Required tasks →
**A)** Write out the part of the blog excerpt below word for word, starting at "Friday, July 17, 2009" and ending at "for several days.".
**B)** List the three Rs that the blog excerpt below names.
**C)** In the blog excerpt below, what did Gong do the last time Ramsey and So left for Canada?

Quoted text →
============================================================

Being here makes me more appreciative of the many green initiatives in Canada. Our recycling (which I've long viewed as being the worse of the three Rs - reduce, reuse, recycle...) and composting programs, our move towards reusable bags and fees on plastic ones. The idea of carbon offsets, eating bioregionally and organically, using green cleaning products, conserving our forests, species conservation and much more. All of these ideas are becoming mainstream in the West, but they don't cross the mind of the average Lao person here. There's no push from the government, industry or education front for greater awareness - it doesn't aid their agenda.

What we need to do in Canada is use less energy (and find cleaner forms), live more meaningful and connected lives so that we don't fill that void with the idea that what we really need is stuff...the constant drive to consume stuff...stuff, stuff, stuff...stuff. Here’s a good 20 minute video that breaks it down (download is at the bottom of the page). http://www.storyofstuff.com/downloads.html .

Somehow it's all connected. The stuff we buy in Canada...a piece of electronics that contains a rubber belt...the rubber used to make that belt leads to the vast rubber plantations in Laos that are displacing subsistence farmlands, and therefore relegating the previously independent farmer into a lifetime of poverty working as a rubber tree man, poverty leads to finding food where you can, even if it's the last bird in the forest. Your wedding, the wedding industry, the prerequisite engagement ring, a diamond, a diamond mine in Sierra Leone, and children with missing hands. What trees were cut down, mountains cut open and extracted dry, animals displaced, waters poisoned, soils damaged, air polluted, and people made sick and exploited to make this three pound netbook I purchased for the luxury of writing this travel blog while on my vacation now? Like Lady Macbeth, we'll never be able to get that spot out at this point. It's too late...but hopefully we can have the grace to make that spot as small as possible with our time spent on this Earth.

Blah...who cares about the Titanic making me blue. This topic is sending me to bed.

Friday, July 17, 2009

Hitchhking, Fresh Soy Milk, Laos Pros and Cons

Gong says that he's going to be very sad for the four days that we are gone. Last time Ramsey and So left for Canada Gong cried for several days.

============================================================

Items →
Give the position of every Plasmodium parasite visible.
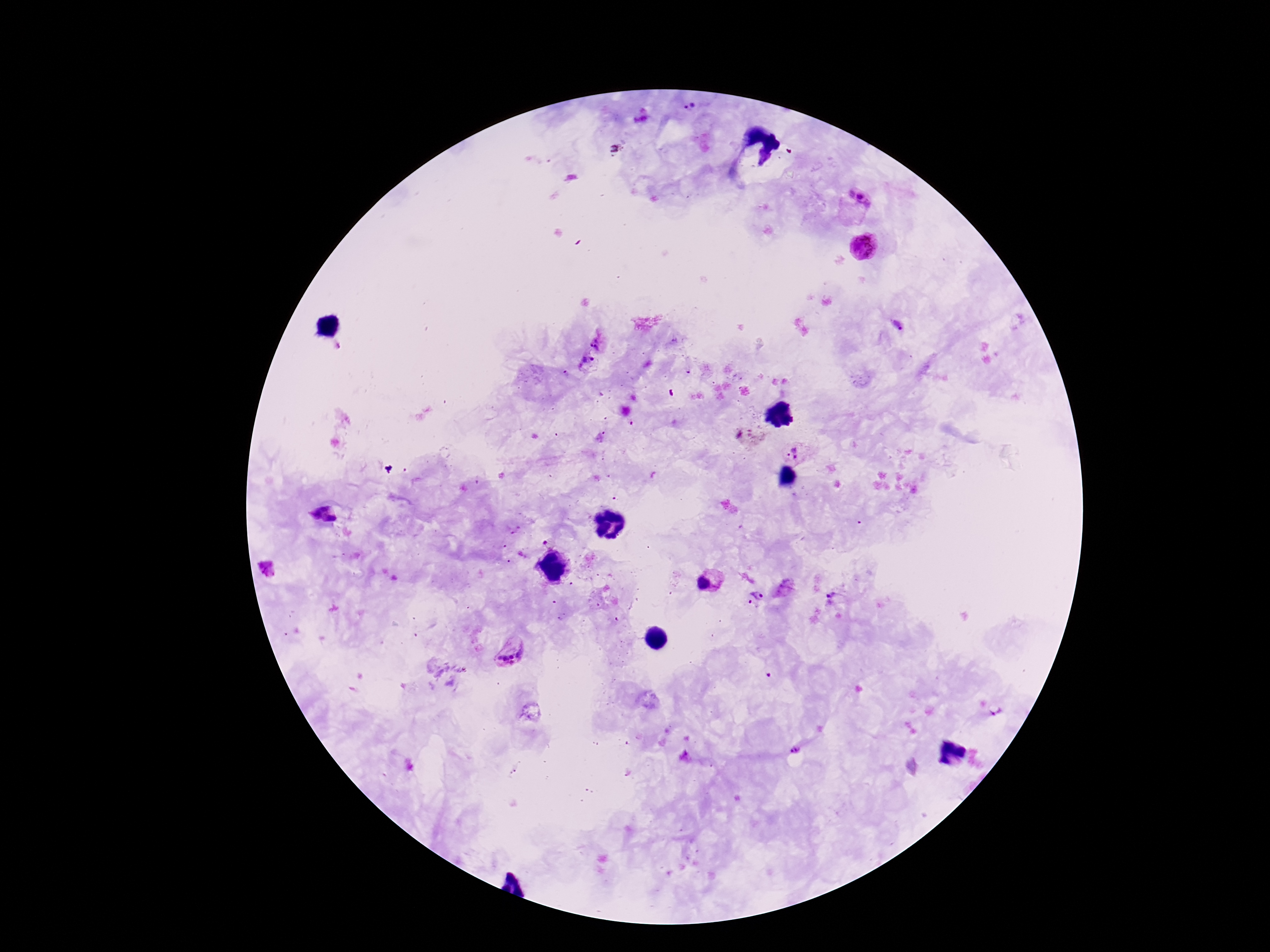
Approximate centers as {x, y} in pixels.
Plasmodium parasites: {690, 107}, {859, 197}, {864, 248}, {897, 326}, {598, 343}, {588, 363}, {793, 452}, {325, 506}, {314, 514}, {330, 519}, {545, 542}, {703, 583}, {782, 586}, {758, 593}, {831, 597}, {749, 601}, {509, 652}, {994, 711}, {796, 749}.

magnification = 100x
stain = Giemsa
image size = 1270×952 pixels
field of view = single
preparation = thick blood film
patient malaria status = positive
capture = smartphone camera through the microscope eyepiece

============================================================

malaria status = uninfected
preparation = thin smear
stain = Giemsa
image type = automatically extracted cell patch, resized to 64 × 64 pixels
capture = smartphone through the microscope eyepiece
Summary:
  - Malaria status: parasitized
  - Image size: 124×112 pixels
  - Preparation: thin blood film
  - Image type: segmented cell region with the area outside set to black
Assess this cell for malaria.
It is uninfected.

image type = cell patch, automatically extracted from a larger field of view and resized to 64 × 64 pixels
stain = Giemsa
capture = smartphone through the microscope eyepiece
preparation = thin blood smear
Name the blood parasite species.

============================================================

Answers in order →
**A)**
Friday, July 17, 2009

Hitchhking, Fresh Soy Milk, Laos Pros and Cons

Gong says that he's going to be very sad for the four days that we are gone. Last time Ramsey and So left for Canada Gong cried for several days.

**B)** reduce, reuse, recycle

**C)** He cried for several days.